An Overview of Parsing Algorithms

August 26, 2020

These notes are supplemented by Dmitry Soshnikov’s videos on parsing

Introduction

Compiler parsers serve as the second stage of the “front end”, after scanning. A scanner takes a set of source text and effectively annotates them into tokens, or small structs with a classification. For example if (true) {print("hello")} might yield [{type: IF}, {type: LEFT_PAREN}, {type: TRUE}, {type: RIGHT_PAREN}, {type: LEFT_BRACE}, {type: IDENTIFIER, value: "print"}, {type: LEFT_PAREN}, {type: STRING, value: "hello"}, {type: RIGHT_PAREN}, {type: RIGHT_BRACE}, {type: EOF}]. A parser receives these input tokens as a stream and tries to determine syntactic structure based on some grammar, or rules of a valid language. Parsers typically use a context-free grammar, which Cooper/Torczon define as “a set of rules that describe how to form sentences.”

Formally, a CFG is defined as the tuple (T, NT, S, P) where T is the set of terminal values (that is, as you follow the rules, you cannot substitution any deeper rule), NT is the set of non-terminal values (variables, a set of abstractions), S is the goal symbol or start symbol, and P is the set of productions or rules for rewrites / substitutions. That is, any non-terminal should be rewriteable as a string of other symbols in the grammar.

We use Backer-Naur Form traditionally to describe our grammar. For example, an incomplete grammar for math might look like

1) Expr -> Expr + Expr
2)       | Expr * Expr
3)       | number

When we create a derivation, a sequence of rewriting steps following the rules of the grammar, we generate sentential forms which are sentences that can occur in one step of a derivation. As we do so, we generate a parse tree. For example, if we used our above rules and tried to parse 2 + 5 * 10 we might get:

Rule	Sentential Form
	Expr
1	Expr + Expr
3	2 + Expr
2	2 + Expr * Expr
3	2 + 5 * Expr
3	2 + 5 * 10

In doing this, we also followed leftmost derivation where we rewrote the leftmost non-terminal in each step. There also exists rightmost derivation.

If it is possible that following leftmost (or rightmost) derivation can result in different parse trees, we call the grammar ambiguous. One way to remove ambiguity is to add a new nonterminal that embodies the repeated logic.
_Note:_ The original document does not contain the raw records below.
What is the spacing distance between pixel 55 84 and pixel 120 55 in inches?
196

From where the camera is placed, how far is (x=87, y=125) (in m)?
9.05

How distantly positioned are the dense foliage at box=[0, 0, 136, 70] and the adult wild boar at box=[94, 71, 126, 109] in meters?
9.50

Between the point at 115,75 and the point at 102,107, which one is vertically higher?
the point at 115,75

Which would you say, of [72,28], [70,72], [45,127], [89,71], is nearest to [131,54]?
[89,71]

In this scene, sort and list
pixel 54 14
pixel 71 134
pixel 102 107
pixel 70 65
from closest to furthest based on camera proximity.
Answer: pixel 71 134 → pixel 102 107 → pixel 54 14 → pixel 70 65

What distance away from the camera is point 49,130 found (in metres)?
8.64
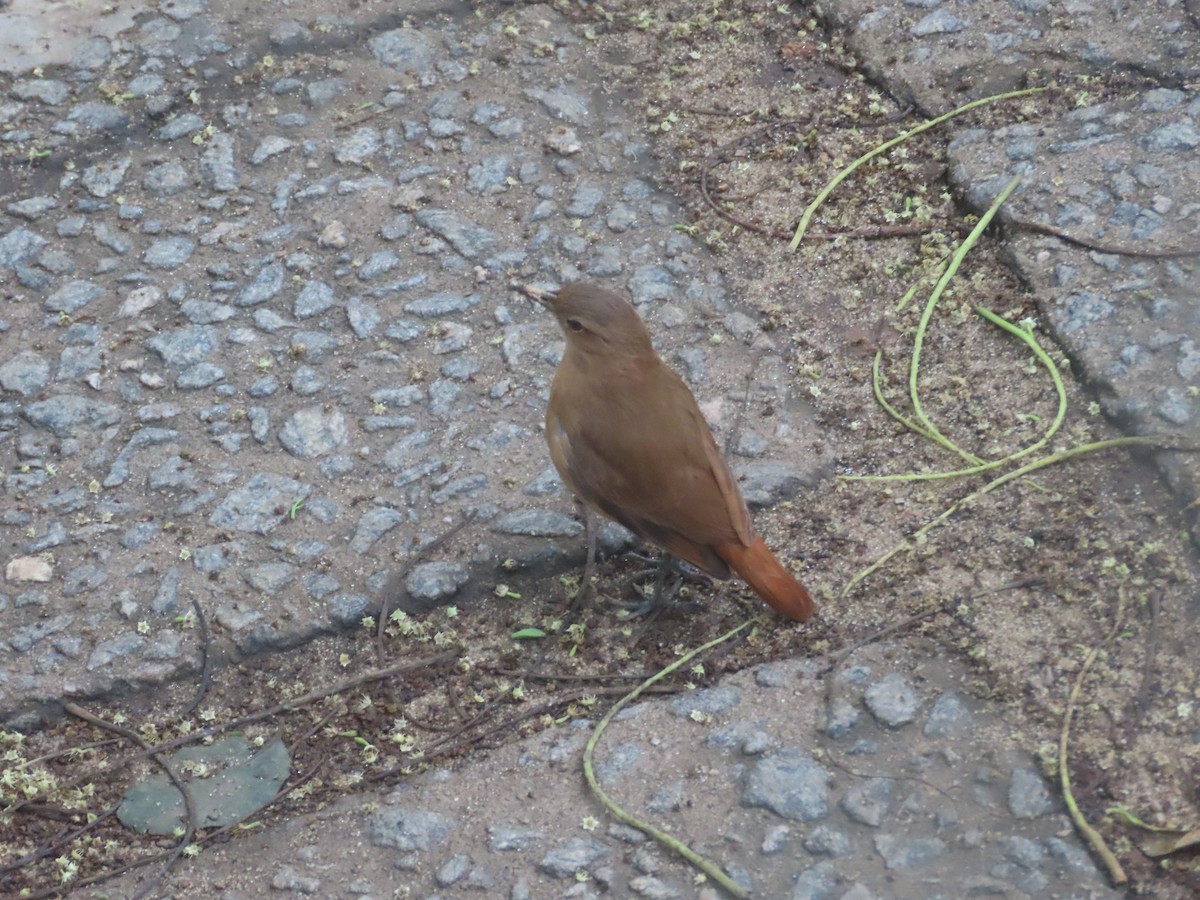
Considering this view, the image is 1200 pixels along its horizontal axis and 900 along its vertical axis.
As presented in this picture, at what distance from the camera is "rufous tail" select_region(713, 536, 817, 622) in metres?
3.57

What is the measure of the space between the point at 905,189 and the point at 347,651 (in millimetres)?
2630

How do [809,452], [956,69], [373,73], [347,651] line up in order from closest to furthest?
[347,651], [809,452], [956,69], [373,73]

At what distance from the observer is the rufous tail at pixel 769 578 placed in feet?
11.7

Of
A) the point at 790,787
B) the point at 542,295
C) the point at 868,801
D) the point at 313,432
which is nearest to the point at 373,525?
the point at 313,432

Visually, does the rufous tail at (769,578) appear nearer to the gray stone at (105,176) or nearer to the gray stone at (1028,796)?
the gray stone at (1028,796)

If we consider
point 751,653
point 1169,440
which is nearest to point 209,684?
point 751,653

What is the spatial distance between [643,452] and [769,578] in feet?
1.65

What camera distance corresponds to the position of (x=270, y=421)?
4.37 metres

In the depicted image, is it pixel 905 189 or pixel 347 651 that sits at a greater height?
pixel 905 189

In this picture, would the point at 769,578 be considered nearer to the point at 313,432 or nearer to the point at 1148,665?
the point at 1148,665

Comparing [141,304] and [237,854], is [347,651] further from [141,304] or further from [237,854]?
[141,304]

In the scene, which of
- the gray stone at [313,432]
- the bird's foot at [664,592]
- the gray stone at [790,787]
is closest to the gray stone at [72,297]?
the gray stone at [313,432]

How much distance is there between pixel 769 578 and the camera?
3.58 m

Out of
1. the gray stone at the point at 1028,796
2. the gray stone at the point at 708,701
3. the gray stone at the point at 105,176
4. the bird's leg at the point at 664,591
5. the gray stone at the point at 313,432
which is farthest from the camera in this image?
the gray stone at the point at 105,176
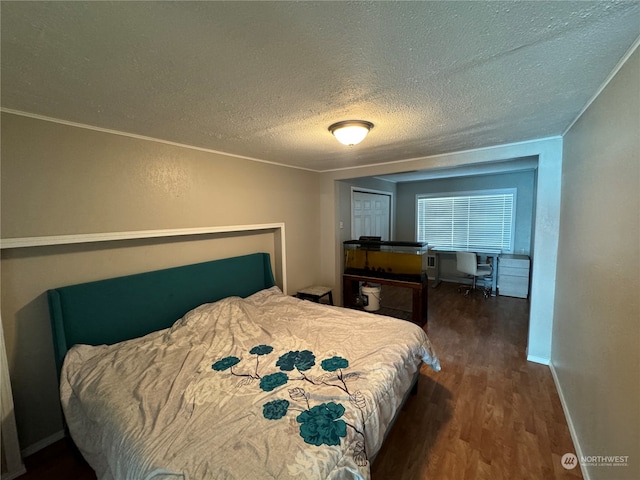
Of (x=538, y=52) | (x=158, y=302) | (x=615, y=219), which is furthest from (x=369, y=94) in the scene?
(x=158, y=302)

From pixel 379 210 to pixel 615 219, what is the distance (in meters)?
4.39

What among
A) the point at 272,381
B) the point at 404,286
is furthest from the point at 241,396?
the point at 404,286

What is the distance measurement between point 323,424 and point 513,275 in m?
4.91

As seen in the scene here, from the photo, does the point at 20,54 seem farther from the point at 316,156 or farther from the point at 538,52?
the point at 316,156

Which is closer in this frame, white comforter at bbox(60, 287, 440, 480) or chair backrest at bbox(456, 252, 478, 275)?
white comforter at bbox(60, 287, 440, 480)

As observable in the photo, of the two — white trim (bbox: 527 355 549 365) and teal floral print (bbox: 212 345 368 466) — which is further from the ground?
teal floral print (bbox: 212 345 368 466)

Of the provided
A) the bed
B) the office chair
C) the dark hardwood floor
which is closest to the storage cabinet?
the office chair

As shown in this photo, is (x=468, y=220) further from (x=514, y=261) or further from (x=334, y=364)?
(x=334, y=364)

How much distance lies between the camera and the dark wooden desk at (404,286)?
3576 millimetres

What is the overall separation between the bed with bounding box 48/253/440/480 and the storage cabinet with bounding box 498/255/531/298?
11.7 feet

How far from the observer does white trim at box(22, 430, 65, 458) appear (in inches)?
69.0

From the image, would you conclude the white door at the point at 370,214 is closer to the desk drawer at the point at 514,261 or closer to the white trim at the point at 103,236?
the desk drawer at the point at 514,261

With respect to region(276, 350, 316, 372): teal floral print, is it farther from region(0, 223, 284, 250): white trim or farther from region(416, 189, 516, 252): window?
region(416, 189, 516, 252): window

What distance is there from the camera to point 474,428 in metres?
1.89
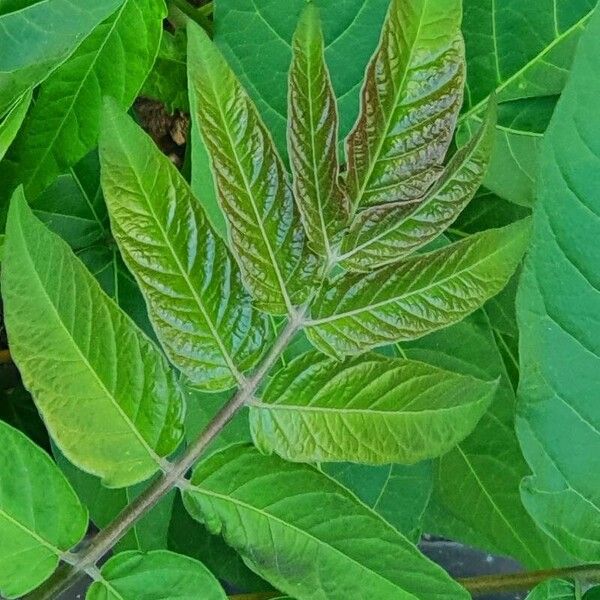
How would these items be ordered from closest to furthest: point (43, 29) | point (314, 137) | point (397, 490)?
point (314, 137) → point (43, 29) → point (397, 490)

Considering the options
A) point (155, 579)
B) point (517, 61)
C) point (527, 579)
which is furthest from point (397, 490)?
point (517, 61)

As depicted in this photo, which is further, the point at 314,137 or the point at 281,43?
the point at 281,43

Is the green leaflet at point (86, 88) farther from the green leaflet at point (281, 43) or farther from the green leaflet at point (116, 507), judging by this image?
the green leaflet at point (116, 507)

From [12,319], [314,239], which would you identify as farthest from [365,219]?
[12,319]

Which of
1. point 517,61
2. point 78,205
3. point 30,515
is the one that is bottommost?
point 30,515

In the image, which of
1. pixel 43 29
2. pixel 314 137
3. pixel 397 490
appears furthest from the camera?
pixel 397 490

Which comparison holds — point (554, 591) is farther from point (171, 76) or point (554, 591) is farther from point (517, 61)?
point (171, 76)
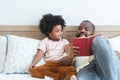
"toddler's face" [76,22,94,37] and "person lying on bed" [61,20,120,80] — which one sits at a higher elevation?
"toddler's face" [76,22,94,37]

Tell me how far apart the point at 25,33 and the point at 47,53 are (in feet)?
0.90

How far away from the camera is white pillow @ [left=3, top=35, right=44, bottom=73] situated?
1772mm

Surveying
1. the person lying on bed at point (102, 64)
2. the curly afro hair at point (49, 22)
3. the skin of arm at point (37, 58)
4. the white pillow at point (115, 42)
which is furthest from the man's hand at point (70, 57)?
the white pillow at point (115, 42)

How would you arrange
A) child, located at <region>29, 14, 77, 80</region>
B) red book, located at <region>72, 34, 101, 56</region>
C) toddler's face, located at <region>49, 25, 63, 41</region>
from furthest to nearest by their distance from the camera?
toddler's face, located at <region>49, 25, 63, 41</region> < child, located at <region>29, 14, 77, 80</region> < red book, located at <region>72, 34, 101, 56</region>

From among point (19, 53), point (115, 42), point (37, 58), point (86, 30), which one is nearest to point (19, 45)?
point (19, 53)

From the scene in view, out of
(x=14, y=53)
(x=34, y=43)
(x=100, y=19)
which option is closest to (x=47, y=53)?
(x=34, y=43)

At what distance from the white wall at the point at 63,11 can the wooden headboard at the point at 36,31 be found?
0.20 ft

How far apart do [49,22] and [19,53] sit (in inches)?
13.6

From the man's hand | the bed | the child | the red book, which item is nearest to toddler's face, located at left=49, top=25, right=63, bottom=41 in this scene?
the child

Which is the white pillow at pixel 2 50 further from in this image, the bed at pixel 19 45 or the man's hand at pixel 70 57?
the man's hand at pixel 70 57

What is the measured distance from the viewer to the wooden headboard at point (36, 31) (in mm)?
1991

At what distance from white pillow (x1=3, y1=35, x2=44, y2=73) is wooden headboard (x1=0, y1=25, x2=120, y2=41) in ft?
0.35

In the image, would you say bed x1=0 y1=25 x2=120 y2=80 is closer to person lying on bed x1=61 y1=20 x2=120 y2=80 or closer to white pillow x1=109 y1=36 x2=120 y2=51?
white pillow x1=109 y1=36 x2=120 y2=51

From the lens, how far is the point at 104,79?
139 cm
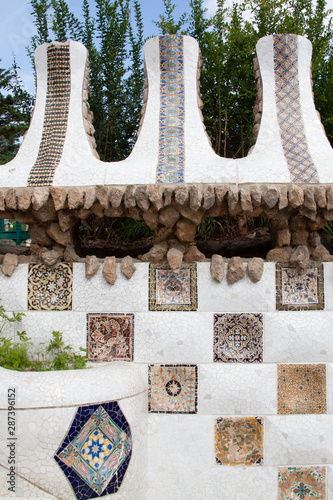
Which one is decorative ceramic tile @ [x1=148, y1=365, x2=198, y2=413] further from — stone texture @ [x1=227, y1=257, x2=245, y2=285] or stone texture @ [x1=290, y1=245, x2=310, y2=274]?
stone texture @ [x1=290, y1=245, x2=310, y2=274]

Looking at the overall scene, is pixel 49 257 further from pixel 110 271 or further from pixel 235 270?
pixel 235 270

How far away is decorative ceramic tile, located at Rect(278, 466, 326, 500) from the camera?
3682 mm

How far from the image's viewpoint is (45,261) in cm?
384

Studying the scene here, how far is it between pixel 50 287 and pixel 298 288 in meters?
2.28

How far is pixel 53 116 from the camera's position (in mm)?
4270

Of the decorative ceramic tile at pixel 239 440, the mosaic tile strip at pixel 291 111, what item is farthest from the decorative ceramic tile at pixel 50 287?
the mosaic tile strip at pixel 291 111

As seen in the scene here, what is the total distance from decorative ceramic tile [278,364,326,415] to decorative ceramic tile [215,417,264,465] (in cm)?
33

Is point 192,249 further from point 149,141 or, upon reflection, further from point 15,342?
point 15,342

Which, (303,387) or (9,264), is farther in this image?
(9,264)

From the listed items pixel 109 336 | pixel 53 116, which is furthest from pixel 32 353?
pixel 53 116

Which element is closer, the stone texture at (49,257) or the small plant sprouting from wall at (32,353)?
the small plant sprouting from wall at (32,353)

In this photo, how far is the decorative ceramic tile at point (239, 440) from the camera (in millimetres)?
3686

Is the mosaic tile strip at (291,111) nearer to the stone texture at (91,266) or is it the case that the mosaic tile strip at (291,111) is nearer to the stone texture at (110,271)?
the stone texture at (110,271)

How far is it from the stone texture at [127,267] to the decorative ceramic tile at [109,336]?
373 mm
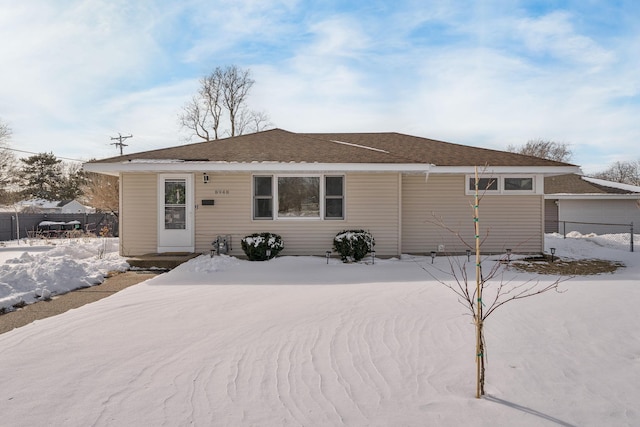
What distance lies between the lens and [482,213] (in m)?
12.0

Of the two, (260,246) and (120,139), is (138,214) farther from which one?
(120,139)

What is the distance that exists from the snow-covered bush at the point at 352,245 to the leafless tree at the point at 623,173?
54.2 meters

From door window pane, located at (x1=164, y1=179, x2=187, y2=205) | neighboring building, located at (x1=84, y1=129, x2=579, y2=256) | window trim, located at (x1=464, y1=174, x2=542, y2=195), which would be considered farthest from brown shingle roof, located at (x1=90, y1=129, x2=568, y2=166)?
door window pane, located at (x1=164, y1=179, x2=187, y2=205)

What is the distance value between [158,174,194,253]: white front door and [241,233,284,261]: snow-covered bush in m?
1.75

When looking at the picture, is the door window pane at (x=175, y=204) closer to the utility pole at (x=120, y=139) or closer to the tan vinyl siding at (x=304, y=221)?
the tan vinyl siding at (x=304, y=221)

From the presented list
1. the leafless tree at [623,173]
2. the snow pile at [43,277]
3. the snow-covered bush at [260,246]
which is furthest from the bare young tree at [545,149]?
the snow pile at [43,277]

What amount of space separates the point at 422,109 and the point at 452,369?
1326cm

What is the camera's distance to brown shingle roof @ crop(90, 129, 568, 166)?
1068 cm

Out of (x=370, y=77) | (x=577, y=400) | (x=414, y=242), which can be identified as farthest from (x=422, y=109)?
(x=577, y=400)

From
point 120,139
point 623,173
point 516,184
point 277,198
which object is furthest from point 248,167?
point 623,173

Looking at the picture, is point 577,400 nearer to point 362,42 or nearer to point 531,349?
point 531,349

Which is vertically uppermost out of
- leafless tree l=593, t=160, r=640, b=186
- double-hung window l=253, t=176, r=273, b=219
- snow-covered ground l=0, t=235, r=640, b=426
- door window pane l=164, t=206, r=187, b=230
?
leafless tree l=593, t=160, r=640, b=186

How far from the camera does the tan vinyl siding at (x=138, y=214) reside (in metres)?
11.0

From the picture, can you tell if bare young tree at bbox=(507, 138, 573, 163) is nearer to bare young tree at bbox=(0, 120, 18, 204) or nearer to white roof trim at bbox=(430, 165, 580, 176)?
white roof trim at bbox=(430, 165, 580, 176)
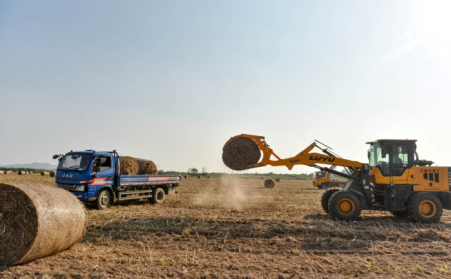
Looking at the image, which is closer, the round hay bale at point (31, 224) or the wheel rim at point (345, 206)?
the round hay bale at point (31, 224)

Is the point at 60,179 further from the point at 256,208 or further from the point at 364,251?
the point at 364,251

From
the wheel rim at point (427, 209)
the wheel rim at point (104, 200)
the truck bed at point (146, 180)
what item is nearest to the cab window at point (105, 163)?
the truck bed at point (146, 180)

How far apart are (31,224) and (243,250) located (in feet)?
14.9

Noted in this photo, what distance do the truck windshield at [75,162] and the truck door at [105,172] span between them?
366mm

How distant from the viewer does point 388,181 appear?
12594 millimetres

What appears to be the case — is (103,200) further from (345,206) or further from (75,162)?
(345,206)

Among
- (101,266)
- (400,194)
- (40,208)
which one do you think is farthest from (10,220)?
(400,194)

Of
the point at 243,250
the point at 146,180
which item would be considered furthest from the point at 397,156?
the point at 146,180

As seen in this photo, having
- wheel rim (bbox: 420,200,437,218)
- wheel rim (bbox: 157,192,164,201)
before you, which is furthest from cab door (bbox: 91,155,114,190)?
wheel rim (bbox: 420,200,437,218)

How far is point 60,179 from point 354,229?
11.3 meters

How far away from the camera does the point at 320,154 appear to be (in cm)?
1284

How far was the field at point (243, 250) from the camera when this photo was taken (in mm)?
6141

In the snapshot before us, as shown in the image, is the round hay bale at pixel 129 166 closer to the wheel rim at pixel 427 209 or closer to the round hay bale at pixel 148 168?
the round hay bale at pixel 148 168

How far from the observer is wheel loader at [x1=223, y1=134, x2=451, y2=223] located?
12102 millimetres
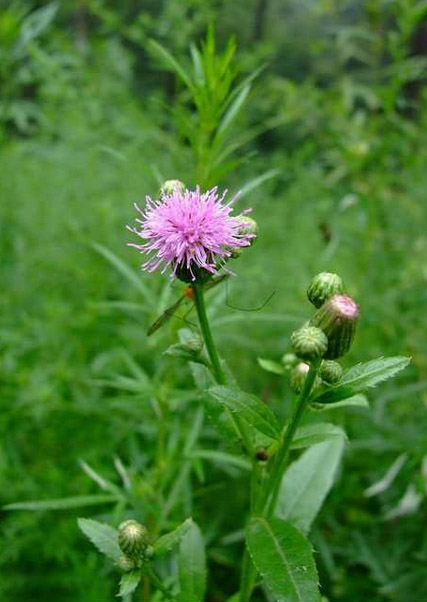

The book uses the example of

Statement → if Expr then Statement else Statement 
			| if Expr then Statement
			| Assignment

Which is ambiguous for “if expr1 then if expr2 then assign1 else assign2” (which arm does the else belong to?) and corrects it to

Statement → if Expr then Statement
			| if Expr then WithElse else Statement
			| Assignment

WithElse → if Expr then WithElse else WithElse
			| Assignment

This forces the else clause to always be associated with the correct arm. We also assert that the closer to the start symbol a rule is, the lower its precedence. That is, more important / more binding power elements will appear lower in the parse tree usually.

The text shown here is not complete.